▶ _THE REQUEST_
Reproduce the following listing verbatim in its entirety, changing nothing.

▶ _INPUT FOR THIS TASK_
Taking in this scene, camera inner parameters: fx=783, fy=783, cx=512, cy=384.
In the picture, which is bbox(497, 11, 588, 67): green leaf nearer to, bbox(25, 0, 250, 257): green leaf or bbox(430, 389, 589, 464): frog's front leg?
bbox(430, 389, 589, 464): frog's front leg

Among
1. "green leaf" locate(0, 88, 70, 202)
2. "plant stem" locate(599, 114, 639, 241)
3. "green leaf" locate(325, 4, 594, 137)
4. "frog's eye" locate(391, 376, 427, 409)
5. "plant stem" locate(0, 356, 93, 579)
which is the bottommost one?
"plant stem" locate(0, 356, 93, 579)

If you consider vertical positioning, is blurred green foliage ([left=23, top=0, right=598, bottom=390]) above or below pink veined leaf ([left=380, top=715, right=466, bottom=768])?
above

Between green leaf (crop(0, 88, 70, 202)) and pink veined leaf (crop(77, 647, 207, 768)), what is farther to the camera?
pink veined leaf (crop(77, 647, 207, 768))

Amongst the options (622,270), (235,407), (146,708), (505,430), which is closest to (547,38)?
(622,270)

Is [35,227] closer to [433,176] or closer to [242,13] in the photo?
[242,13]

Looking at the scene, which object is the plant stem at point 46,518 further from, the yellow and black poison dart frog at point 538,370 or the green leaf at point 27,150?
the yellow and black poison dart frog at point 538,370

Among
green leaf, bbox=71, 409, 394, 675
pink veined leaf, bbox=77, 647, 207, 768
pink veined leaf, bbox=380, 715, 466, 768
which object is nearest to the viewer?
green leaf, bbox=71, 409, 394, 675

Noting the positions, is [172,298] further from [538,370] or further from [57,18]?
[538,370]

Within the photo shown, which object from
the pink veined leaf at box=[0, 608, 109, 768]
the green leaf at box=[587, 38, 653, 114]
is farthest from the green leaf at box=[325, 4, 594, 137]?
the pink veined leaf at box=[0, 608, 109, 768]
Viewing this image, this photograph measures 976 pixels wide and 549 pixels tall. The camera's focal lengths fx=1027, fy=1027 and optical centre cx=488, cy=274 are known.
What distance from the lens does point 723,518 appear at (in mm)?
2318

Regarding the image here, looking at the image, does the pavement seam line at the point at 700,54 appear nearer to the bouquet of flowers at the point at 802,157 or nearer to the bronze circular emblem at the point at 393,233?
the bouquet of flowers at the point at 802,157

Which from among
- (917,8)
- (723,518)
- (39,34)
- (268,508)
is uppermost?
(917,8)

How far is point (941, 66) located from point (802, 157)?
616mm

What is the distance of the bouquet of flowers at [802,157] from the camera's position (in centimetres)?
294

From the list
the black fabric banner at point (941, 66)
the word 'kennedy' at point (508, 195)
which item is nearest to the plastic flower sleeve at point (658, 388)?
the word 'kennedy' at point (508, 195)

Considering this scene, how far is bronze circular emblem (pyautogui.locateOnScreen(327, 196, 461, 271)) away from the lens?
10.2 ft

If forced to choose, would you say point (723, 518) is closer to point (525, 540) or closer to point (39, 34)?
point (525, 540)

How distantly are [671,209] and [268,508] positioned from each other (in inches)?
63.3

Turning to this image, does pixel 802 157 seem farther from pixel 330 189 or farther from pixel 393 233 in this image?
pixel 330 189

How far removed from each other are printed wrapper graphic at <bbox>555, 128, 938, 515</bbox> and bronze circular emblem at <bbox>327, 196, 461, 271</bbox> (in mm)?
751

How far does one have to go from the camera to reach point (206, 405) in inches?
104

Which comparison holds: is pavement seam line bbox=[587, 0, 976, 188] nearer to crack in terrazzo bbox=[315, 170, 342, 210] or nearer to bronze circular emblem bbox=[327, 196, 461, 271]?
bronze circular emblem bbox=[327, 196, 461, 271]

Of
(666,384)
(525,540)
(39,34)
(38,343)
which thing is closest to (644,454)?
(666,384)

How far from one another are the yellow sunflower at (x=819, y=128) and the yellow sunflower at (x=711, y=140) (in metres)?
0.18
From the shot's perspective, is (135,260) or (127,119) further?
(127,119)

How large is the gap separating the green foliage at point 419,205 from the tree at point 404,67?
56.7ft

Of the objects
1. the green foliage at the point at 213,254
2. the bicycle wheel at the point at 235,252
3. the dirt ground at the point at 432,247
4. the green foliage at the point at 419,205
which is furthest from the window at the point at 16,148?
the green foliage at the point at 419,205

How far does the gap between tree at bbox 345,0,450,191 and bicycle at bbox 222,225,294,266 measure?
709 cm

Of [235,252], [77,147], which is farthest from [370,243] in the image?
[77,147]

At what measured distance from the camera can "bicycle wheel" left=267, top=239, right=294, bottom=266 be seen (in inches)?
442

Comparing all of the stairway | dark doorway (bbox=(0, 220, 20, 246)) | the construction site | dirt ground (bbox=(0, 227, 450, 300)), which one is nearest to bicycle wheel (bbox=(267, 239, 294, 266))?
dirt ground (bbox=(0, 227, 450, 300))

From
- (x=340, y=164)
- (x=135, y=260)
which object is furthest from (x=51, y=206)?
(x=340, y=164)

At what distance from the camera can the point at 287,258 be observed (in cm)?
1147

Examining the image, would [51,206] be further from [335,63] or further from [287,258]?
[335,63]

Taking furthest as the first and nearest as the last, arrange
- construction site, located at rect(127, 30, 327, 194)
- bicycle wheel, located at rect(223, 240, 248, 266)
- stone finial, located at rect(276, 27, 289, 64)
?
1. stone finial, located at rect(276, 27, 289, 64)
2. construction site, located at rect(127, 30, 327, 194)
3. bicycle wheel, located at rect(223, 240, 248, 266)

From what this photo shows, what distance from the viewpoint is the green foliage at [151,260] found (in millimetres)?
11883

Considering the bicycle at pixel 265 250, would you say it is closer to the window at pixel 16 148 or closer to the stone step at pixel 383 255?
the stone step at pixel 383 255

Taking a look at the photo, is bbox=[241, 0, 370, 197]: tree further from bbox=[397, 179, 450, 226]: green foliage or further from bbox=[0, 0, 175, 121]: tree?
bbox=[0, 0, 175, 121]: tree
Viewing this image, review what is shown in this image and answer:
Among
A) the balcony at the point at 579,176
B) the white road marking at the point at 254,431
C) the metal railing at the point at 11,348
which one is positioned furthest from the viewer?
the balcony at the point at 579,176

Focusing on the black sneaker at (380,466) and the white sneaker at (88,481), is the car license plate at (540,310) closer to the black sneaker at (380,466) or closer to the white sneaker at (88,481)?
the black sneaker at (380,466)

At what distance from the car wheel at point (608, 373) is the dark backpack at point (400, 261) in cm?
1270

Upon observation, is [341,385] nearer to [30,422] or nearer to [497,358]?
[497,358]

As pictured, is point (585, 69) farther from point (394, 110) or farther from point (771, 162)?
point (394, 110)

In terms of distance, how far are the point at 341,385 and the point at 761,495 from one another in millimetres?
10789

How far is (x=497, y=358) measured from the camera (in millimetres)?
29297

▶ _SOLUTION TO THIS TASK_
Taking in this scene, camera inner parameters: fx=783, fy=783, cx=512, cy=384.
In the picture, which is bbox(497, 11, 588, 67): green leaf nearer to, bbox(25, 0, 250, 257): green leaf or bbox(430, 389, 589, 464): frog's front leg?
bbox(430, 389, 589, 464): frog's front leg

Among
1. "green leaf" locate(0, 88, 70, 202)
2. "plant stem" locate(599, 114, 639, 241)
3. "green leaf" locate(325, 4, 594, 137)
4. "frog's eye" locate(391, 376, 427, 409)
5. "plant stem" locate(0, 356, 93, 579)
which is the bottommost one?
"plant stem" locate(0, 356, 93, 579)

If you consider vertical positioning, is blurred green foliage ([left=23, top=0, right=598, bottom=390]) above or below pink veined leaf ([left=380, top=715, right=466, bottom=768])?
above

Between green leaf (crop(0, 88, 70, 202)) and pink veined leaf (crop(77, 647, 207, 768)), what is farther to the camera?
pink veined leaf (crop(77, 647, 207, 768))

Amongst the options (622,270), (235,407), (146,708), (505,430), which is closest to (547,38)?
(622,270)

Is [35,227] closer to [433,176] or closer to [242,13] in the photo?
[242,13]

Looking at the scene, which object is the plant stem at point 46,518 further from, the yellow and black poison dart frog at point 538,370 or the green leaf at point 27,150?
the yellow and black poison dart frog at point 538,370

Among
green leaf, bbox=71, 409, 394, 675
pink veined leaf, bbox=77, 647, 207, 768
pink veined leaf, bbox=380, 715, 466, 768
which object is nearest to the viewer?
green leaf, bbox=71, 409, 394, 675

Noting the positions, is [172,298] further from [538,370] or further from [57,18]?
[538,370]

Within the photo shown, which object from
the pink veined leaf at box=[0, 608, 109, 768]
the green leaf at box=[587, 38, 653, 114]
is farthest from the green leaf at box=[325, 4, 594, 137]?
the pink veined leaf at box=[0, 608, 109, 768]
Viewing this image, this photograph measures 976 pixels wide and 549 pixels tall. The camera's focal lengths fx=1027, fy=1027 and optical centre cx=488, cy=274 are known.
What distance from the lens does point 723,518 appear at (in mm)?
2318

Regarding the image here, looking at the image, does the pavement seam line at the point at 700,54 appear nearer to the bouquet of flowers at the point at 802,157 or nearer to the bronze circular emblem at the point at 393,233?
the bouquet of flowers at the point at 802,157

Which from among
- (917,8)
- (723,518)
- (39,34)
- (268,508)
is uppermost?
(917,8)

How far is point (941, 66) located from point (802, 157)?
616mm

What is the distance of the bouquet of flowers at [802,157] from the camera's position (in centimetres)?
294

From the list
the black fabric banner at point (941, 66)
the word 'kennedy' at point (508, 195)
which item is nearest to the plastic flower sleeve at point (658, 388)?
the word 'kennedy' at point (508, 195)

Considering this scene, how far is bronze circular emblem (pyautogui.locateOnScreen(327, 196, 461, 271)) away from the lens?
10.2 ft

If forced to choose, would you say point (723, 518) is closer to point (525, 540) or closer to point (39, 34)?
point (525, 540)

How distantly are [671,209] and [268,508] positioned from each other (in inches)?
63.3

Turning to this image, does pixel 802 157 seem farther from pixel 330 189 or farther from pixel 393 233 in this image?
pixel 330 189

How far removed from each other are printed wrapper graphic at <bbox>555, 128, 938, 515</bbox> and bronze circular emblem at <bbox>327, 196, 461, 271</bbox> (in mm)?
751

How far does one have to go from the camera to reach point (206, 405) in inches?
104

Which comparison holds: is pavement seam line bbox=[587, 0, 976, 188] nearer to crack in terrazzo bbox=[315, 170, 342, 210] or nearer to bronze circular emblem bbox=[327, 196, 461, 271]?
bronze circular emblem bbox=[327, 196, 461, 271]

Of
(666,384)
(525,540)
(39,34)
(38,343)
which thing is closest to (644,454)?
(666,384)

How far from one another are the yellow sunflower at (x=819, y=128) and the yellow sunflower at (x=711, y=140) (in metres)?
0.18
From the shot's perspective, is (135,260) or (127,119) further?
(127,119)

How large is the gap separating the green foliage at point 419,205 from the tree at point 404,67?
56.7ft

Of the objects
1. the green foliage at the point at 213,254
2. the bicycle wheel at the point at 235,252
3. the dirt ground at the point at 432,247
4. the green foliage at the point at 419,205
which is furthest from the window at the point at 16,148?
the green foliage at the point at 419,205

How far does the gap between tree at bbox 345,0,450,191 and bicycle at bbox 222,225,294,266 measure?
709 cm

Of [235,252], [77,147], which is farthest from [370,243] in the image?
[77,147]

At what measured distance from the camera can "bicycle wheel" left=267, top=239, right=294, bottom=266 be seen (in inches)?
442

Comparing all of the stairway | dark doorway (bbox=(0, 220, 20, 246)) | the construction site | dirt ground (bbox=(0, 227, 450, 300)), which one is nearest to bicycle wheel (bbox=(267, 239, 294, 266))?
dirt ground (bbox=(0, 227, 450, 300))

From
- (x=340, y=164)
- (x=135, y=260)
which object is furthest from (x=51, y=206)?
(x=340, y=164)

At what distance from the camera can the point at 287,258 be observed (in cm)?
1147

Examining the image, would [51,206] be further from [335,63] or further from [287,258]?
[335,63]

Taking furthest as the first and nearest as the last, arrange
- construction site, located at rect(127, 30, 327, 194)
- bicycle wheel, located at rect(223, 240, 248, 266)
- stone finial, located at rect(276, 27, 289, 64)
?
1. stone finial, located at rect(276, 27, 289, 64)
2. construction site, located at rect(127, 30, 327, 194)
3. bicycle wheel, located at rect(223, 240, 248, 266)

From what this photo shows, what distance from the viewpoint is the green foliage at [151,260] found (in millimetres)?
11883

Considering the bicycle at pixel 265 250, would you say it is closer to the window at pixel 16 148 or closer to the stone step at pixel 383 255?
the stone step at pixel 383 255

Taking a look at the photo, is bbox=[241, 0, 370, 197]: tree further from bbox=[397, 179, 450, 226]: green foliage or further from bbox=[0, 0, 175, 121]: tree?
bbox=[0, 0, 175, 121]: tree
Viewing this image, review what is shown in this image and answer:
Among
A) the balcony at the point at 579,176
B) the white road marking at the point at 254,431
C) the metal railing at the point at 11,348
which one is positioned furthest from the viewer?
the balcony at the point at 579,176

Focusing on the black sneaker at (380,466) and the white sneaker at (88,481), is the car license plate at (540,310) closer to the black sneaker at (380,466) or closer to the white sneaker at (88,481)?
the black sneaker at (380,466)

At what distance from the car wheel at point (608, 373) is the dark backpack at point (400, 261) in cm?
1270

Upon observation, is [341,385] nearer to [30,422] or nearer to [497,358]?
[497,358]

As pictured, is point (585, 69) farther from point (394, 110) or farther from point (771, 162)?
point (394, 110)

In terms of distance, how far are the point at 341,385 and the point at 761,495 from one another in millimetres?
10789

How far is (x=497, y=358) measured from the camera (in millimetres)?
29297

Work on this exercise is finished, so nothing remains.